It isn’t surprising that the first thing most people ask about this programme is – “what do you actually mean by ‘peer to peer’?” The Share to Know programme is interested in testing out different approaches towards informal learning (particularly peer to peer methods), with the aim of sharing our experience of what works to other European practitioners in the youth and education field. Clearly, how we define ‘peer to peer’ is at the heart of matter! Our starting point is centred on the concept of reciprocity as described in this definition:
“…it here suggests a two-way, reciprocal learning activity. Peer learning should be mutually beneficial and involve the sharing of knowledge, ideas and experience between the participants. It can be described as a way of moving beyond independent to interdependent or mutual learning” – David Boud et al. ‘Peer Learning in Education: learning from and with each other’, 2001
Through the Share to Know programme, we will test how this concept of reciprocal learning can be practically realised in a range of youth education contexts across Europe, and how its effectiveness can be evaluated.
We’ve also asked members of our team from Berlin, Stockholm and London to share their own thoughts about what peer to peer learning is and what its benefits and limitations are. Take a look through our first few blog posts to find out what they said, and share your own comments, thoughts or suggestions for us to learn from too.

**EXERCISE A:**
Answer these questions using the Share to Know passage:
(i) Which cities are the team members who were asked to share their thoughts from?
(ii) What concept is the programme's starting point centered on?
(iii) In what year was the quoted definition of peer learning published?
**EXERCISE B:**
Translate this sentence from the Share to Know passage into French: "Peer learning should be mutually beneficial and involve the sharing of knowledge, ideas and experience between the participants."
**EXERCISE C:**
Copy the part of the Share to Know passage between "We’ve also asked" and "learn from too.", inclusive.
The entries that come next have no connection to the Share to Know passage.

**DATA LINES:**
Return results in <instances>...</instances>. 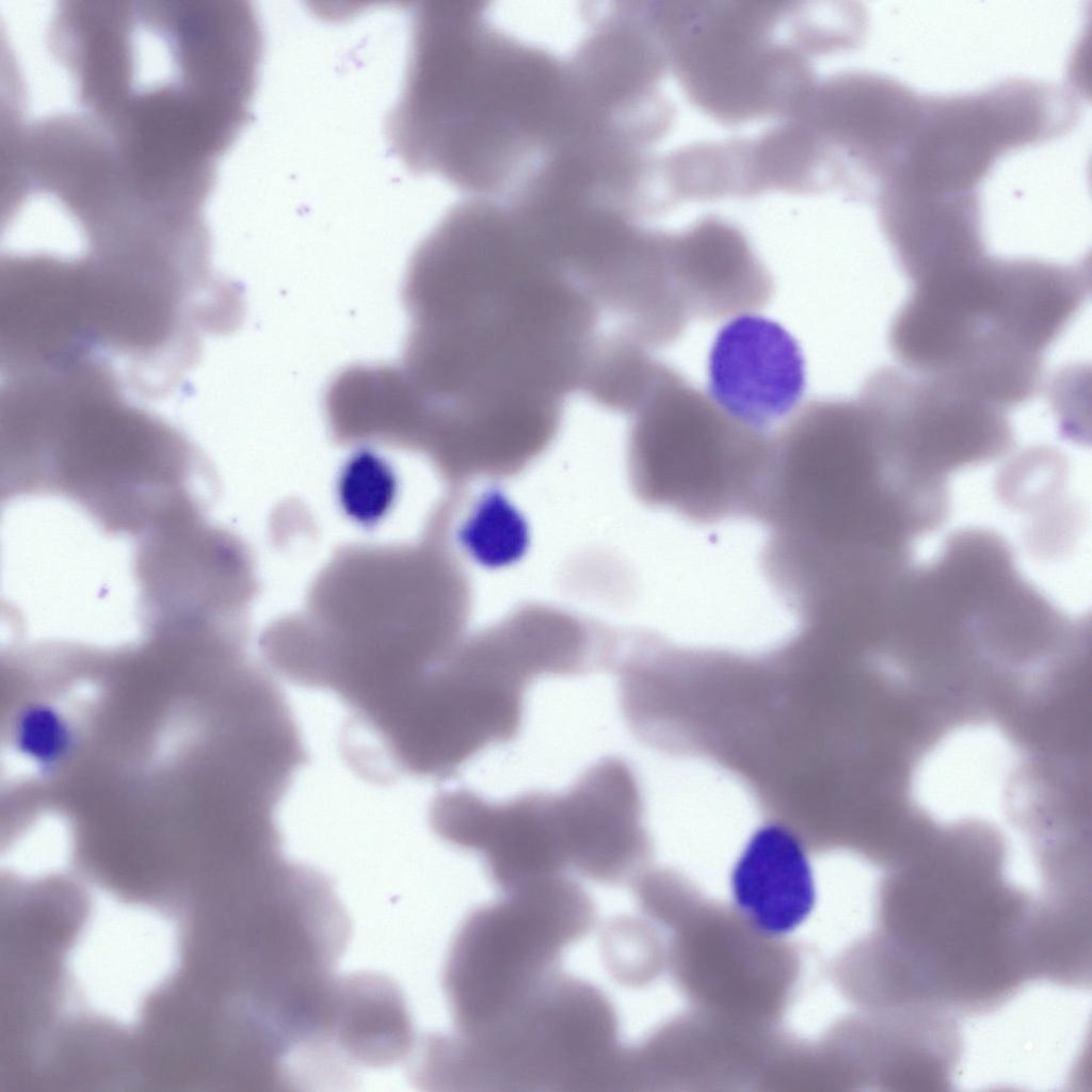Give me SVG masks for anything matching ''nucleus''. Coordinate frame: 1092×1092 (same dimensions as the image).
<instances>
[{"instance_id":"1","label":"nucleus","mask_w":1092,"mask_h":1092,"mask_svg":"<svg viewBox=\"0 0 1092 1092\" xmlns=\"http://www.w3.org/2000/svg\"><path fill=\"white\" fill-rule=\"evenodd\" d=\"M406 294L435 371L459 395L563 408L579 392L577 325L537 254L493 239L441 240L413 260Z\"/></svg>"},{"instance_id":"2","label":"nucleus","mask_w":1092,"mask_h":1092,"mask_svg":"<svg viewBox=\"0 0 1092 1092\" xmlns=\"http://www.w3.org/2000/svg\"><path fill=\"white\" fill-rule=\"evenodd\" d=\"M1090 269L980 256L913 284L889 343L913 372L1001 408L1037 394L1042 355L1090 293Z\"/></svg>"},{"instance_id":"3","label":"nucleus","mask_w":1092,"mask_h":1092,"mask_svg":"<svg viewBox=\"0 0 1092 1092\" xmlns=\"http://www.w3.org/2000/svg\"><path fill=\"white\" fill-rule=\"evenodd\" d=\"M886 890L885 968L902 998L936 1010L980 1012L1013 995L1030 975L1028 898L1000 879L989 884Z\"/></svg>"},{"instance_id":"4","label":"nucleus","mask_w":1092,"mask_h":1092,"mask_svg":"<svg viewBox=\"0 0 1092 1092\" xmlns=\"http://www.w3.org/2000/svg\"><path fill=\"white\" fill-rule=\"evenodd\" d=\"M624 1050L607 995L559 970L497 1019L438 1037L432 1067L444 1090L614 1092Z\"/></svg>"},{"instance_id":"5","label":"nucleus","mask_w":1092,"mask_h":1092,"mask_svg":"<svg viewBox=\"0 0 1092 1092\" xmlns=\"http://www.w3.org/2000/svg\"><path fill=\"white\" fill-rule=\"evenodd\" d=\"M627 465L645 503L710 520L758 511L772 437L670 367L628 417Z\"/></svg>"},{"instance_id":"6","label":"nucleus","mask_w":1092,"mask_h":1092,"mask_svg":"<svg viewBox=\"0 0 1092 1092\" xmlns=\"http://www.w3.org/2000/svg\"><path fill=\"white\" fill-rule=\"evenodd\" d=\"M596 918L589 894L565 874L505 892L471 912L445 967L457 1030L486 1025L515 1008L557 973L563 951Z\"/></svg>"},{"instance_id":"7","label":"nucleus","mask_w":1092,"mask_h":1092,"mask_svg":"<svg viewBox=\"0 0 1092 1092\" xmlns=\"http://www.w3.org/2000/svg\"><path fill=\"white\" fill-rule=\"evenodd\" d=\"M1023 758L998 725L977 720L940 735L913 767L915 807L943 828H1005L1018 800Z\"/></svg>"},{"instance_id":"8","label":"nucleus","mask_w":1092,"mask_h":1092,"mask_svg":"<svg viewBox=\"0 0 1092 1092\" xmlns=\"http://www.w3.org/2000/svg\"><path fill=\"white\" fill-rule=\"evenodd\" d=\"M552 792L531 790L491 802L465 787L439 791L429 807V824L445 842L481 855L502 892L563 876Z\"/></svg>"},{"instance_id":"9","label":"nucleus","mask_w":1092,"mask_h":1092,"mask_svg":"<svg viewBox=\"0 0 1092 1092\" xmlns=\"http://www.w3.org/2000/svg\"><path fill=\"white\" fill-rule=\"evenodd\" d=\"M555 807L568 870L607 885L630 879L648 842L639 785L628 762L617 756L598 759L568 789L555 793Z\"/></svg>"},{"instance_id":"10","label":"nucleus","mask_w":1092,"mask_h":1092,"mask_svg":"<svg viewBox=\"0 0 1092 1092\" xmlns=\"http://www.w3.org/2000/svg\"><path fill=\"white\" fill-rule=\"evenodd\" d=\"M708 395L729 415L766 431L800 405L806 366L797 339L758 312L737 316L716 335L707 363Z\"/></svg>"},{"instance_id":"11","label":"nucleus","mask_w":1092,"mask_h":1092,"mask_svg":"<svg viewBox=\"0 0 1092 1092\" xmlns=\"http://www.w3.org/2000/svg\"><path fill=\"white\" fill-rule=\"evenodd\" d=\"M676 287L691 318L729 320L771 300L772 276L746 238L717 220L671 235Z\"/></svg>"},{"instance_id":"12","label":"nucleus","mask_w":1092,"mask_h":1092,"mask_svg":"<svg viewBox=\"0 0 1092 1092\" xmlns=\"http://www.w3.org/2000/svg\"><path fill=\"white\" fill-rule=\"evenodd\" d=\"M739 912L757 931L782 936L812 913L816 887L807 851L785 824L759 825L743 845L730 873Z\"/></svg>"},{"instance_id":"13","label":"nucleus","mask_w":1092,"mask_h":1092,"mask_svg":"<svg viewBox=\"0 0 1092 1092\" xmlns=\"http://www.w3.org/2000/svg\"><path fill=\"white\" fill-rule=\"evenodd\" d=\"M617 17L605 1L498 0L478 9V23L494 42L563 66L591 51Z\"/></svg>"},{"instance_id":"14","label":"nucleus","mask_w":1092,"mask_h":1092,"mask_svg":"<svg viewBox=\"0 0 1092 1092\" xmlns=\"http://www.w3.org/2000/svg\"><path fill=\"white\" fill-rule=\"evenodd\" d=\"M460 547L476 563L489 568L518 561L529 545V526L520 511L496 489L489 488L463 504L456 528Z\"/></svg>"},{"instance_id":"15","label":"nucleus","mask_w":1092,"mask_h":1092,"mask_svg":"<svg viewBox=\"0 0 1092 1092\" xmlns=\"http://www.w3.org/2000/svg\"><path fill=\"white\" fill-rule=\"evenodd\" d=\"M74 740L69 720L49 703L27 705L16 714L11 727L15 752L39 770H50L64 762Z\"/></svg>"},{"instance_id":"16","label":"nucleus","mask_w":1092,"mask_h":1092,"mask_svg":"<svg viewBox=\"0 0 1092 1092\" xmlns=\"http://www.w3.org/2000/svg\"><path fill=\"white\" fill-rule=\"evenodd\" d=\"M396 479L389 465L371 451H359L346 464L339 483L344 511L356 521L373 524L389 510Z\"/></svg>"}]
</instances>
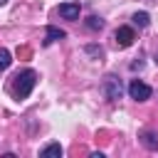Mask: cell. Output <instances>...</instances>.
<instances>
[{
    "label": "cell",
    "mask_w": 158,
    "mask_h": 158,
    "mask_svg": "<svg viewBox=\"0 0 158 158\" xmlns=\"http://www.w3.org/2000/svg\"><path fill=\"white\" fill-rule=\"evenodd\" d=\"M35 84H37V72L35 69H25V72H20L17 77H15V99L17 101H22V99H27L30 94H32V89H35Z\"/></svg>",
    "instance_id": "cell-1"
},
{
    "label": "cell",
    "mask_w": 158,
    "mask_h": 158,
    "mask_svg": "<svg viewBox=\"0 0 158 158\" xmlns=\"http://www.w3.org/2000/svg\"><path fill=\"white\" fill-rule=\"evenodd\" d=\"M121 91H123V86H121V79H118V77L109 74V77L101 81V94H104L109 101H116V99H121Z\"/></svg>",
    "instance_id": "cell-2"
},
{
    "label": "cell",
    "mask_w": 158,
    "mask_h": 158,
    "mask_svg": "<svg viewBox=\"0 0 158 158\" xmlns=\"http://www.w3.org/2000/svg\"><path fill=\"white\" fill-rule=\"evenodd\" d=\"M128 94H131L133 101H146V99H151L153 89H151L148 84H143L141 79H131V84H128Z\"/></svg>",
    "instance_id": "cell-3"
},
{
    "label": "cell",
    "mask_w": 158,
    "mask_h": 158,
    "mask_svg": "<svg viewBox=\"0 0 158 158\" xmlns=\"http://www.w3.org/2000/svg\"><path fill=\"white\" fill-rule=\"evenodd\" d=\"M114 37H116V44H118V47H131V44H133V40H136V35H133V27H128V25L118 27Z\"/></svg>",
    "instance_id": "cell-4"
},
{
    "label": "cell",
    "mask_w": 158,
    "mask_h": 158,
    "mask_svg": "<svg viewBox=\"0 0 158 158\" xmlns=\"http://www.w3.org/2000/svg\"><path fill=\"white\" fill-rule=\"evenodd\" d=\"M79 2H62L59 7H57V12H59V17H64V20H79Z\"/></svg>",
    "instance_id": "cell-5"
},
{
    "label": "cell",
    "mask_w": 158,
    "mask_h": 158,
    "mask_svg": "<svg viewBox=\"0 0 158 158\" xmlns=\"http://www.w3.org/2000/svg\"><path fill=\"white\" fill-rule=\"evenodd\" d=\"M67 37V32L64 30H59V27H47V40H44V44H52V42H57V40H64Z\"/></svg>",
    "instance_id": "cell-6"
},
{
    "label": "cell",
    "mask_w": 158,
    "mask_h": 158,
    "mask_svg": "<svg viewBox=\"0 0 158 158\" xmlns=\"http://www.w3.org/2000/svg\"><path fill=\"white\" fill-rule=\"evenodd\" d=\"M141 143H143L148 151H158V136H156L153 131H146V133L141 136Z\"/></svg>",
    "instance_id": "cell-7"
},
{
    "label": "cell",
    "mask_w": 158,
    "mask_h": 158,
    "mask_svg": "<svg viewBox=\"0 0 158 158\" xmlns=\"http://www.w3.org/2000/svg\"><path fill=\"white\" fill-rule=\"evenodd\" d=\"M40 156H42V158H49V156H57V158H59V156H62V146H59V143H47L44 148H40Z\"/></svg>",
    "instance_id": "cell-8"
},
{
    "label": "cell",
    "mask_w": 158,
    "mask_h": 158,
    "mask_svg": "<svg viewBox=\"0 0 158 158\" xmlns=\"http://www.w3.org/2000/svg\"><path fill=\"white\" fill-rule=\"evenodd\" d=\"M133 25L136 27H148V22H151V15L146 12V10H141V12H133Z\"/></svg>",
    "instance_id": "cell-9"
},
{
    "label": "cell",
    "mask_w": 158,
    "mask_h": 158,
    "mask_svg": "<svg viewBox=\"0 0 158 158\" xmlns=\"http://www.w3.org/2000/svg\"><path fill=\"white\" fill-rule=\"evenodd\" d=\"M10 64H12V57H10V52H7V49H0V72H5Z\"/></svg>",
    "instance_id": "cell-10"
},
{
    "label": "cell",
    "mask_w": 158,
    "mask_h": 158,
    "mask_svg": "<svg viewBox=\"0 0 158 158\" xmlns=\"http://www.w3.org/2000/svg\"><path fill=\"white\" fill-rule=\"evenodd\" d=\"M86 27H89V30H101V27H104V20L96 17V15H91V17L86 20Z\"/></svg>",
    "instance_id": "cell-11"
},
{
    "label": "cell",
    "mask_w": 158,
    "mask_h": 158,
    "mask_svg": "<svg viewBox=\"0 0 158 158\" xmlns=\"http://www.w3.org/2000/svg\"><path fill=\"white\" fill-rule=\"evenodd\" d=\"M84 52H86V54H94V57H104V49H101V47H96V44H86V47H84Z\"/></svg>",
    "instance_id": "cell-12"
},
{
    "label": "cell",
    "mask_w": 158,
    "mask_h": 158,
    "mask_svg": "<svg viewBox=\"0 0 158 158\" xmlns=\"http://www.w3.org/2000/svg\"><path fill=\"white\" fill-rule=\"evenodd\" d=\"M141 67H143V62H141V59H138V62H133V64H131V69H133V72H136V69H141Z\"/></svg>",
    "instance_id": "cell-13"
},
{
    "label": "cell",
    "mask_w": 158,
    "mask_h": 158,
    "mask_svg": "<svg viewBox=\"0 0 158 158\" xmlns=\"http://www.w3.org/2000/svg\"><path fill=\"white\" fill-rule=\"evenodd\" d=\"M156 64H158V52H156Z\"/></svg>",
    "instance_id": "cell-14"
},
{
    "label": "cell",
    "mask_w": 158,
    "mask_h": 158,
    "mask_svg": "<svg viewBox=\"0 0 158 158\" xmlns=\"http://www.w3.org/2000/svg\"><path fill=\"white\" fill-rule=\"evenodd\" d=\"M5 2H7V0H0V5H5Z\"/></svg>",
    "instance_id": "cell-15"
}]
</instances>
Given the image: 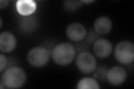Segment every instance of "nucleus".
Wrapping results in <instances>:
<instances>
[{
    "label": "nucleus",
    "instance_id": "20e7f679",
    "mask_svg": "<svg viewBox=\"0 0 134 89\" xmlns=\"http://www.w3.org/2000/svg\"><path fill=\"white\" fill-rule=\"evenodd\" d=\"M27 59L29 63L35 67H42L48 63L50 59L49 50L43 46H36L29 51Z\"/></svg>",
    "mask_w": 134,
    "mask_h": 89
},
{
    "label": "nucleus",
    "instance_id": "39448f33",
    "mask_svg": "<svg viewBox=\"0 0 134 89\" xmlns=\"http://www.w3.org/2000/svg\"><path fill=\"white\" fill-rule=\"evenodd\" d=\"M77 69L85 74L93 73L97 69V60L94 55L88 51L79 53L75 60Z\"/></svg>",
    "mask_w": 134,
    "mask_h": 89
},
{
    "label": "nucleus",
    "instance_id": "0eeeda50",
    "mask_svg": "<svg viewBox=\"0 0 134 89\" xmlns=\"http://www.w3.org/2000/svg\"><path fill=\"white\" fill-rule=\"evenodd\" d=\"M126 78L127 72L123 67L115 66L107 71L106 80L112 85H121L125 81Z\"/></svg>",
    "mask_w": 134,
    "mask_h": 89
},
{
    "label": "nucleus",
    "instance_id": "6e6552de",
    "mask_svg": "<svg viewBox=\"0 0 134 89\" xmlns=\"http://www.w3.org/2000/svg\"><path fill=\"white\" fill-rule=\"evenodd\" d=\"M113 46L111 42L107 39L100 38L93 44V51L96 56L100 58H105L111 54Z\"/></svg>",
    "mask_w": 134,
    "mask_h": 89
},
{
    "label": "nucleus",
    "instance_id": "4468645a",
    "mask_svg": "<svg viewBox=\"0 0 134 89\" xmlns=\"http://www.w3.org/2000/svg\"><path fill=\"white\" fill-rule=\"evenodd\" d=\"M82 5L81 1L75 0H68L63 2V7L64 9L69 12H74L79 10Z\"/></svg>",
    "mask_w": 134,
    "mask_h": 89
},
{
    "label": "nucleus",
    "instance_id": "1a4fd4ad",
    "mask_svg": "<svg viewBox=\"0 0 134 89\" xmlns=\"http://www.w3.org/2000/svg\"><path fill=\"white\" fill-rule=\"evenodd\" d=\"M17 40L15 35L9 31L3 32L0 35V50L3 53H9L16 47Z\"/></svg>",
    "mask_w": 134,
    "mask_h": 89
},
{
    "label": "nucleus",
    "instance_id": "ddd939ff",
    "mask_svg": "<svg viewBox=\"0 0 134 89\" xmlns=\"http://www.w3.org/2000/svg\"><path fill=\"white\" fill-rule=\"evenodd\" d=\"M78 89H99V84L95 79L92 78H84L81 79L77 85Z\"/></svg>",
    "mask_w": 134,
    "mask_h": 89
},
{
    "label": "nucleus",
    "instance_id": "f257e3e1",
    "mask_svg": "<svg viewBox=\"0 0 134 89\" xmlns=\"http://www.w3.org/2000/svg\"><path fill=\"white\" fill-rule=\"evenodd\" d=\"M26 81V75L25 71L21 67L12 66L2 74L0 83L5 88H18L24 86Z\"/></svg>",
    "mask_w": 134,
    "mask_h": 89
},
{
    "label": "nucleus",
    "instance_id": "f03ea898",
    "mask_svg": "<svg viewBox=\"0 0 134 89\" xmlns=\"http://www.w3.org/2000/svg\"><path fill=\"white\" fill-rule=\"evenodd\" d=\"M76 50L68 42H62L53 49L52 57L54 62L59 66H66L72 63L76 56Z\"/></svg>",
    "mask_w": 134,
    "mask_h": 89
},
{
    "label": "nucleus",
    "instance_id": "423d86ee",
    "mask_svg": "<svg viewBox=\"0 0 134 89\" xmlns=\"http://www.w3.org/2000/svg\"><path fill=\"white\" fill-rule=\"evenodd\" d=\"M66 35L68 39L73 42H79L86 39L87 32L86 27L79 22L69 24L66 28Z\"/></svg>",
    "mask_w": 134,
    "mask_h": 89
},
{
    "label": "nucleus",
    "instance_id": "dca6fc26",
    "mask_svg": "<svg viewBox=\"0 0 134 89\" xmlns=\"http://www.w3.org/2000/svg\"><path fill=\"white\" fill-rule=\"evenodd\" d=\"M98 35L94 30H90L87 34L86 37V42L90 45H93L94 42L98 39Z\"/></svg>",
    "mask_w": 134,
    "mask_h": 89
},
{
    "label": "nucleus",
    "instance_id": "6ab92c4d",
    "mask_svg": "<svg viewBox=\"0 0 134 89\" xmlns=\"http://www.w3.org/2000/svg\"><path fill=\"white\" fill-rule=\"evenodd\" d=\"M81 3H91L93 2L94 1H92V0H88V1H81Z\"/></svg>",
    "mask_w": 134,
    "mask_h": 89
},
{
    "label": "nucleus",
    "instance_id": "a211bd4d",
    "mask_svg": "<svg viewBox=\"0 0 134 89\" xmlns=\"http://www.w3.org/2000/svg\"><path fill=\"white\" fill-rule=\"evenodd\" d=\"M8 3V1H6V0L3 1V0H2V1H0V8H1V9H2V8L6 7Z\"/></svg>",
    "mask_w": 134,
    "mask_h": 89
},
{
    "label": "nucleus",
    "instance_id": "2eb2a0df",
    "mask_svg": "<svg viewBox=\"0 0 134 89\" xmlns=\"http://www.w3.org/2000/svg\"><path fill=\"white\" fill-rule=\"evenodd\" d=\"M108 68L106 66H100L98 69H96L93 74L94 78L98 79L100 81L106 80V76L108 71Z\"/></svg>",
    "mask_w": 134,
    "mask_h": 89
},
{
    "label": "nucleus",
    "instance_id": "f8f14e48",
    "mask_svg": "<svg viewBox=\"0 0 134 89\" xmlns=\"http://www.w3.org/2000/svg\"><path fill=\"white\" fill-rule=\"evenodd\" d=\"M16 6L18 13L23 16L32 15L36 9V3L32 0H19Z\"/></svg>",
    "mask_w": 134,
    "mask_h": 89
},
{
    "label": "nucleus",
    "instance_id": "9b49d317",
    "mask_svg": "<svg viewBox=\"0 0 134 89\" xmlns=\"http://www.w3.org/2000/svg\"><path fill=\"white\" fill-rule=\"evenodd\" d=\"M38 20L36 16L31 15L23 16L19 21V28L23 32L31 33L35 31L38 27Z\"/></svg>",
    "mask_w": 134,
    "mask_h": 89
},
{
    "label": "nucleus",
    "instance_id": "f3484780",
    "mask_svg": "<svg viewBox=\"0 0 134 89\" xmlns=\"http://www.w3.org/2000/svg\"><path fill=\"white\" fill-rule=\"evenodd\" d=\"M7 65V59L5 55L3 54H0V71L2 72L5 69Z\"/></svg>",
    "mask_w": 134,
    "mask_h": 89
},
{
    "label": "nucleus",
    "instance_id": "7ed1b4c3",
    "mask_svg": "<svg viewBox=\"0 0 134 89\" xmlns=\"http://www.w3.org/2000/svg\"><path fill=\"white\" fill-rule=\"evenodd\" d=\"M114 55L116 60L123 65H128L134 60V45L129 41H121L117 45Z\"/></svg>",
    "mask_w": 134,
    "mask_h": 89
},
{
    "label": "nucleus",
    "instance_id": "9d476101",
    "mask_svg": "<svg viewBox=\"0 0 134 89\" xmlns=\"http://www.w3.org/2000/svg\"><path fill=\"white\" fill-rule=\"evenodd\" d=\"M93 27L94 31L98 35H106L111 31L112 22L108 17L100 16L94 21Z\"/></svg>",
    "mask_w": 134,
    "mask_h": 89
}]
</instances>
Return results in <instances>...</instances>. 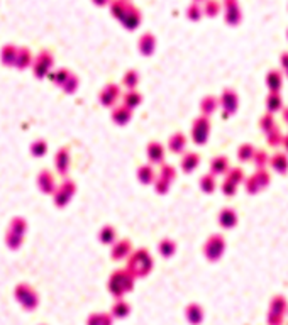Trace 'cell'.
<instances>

**RESULT A:**
(i) Berlin, Stockholm and London
(ii) Reciprocity
(iii) 2001

**RESULT B:**
L'apprentissage entre pairs devrait être mutuellement bénéfique et impliquer le partage de connaissances, d'idées et d'expériences entre les participants.

**RESULT C:**
We’ve also asked members of our team from Berlin, Stockholm and London to share their own thoughts about what peer to peer learning is and what its benefits and limitations are. Take a look through our first few blog posts to find out what they said, and share your own comments, thoughts or suggestions for us to learn from too.